| Exercise |
Please give again, word for word, each line that falls between the line with "kingdom: Animalia" and the end of the data, inclusive.

(Saved data entries)
....

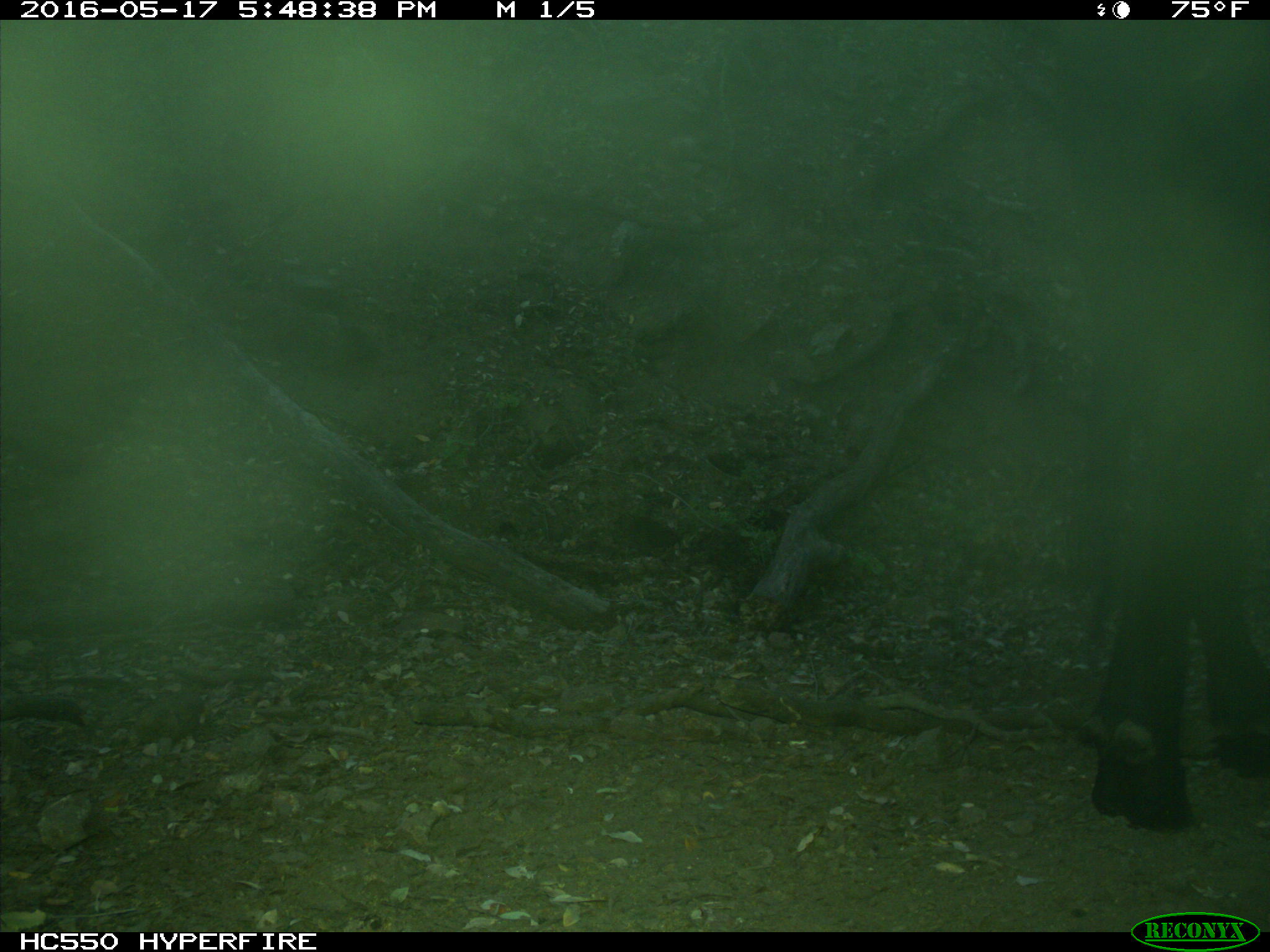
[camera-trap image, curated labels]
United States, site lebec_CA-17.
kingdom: Animalia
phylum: Chordata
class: Mammalia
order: Artiodactyla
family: Bovidae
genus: Bos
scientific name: Bos taurus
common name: domestic cow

....

| Your solution |
kingdom: Animalia
phylum: Chordata
class: Mammalia
order: Artiodactyla
family: Bovidae
genus: Bos
scientific name: Bos taurus
common name: domestic cow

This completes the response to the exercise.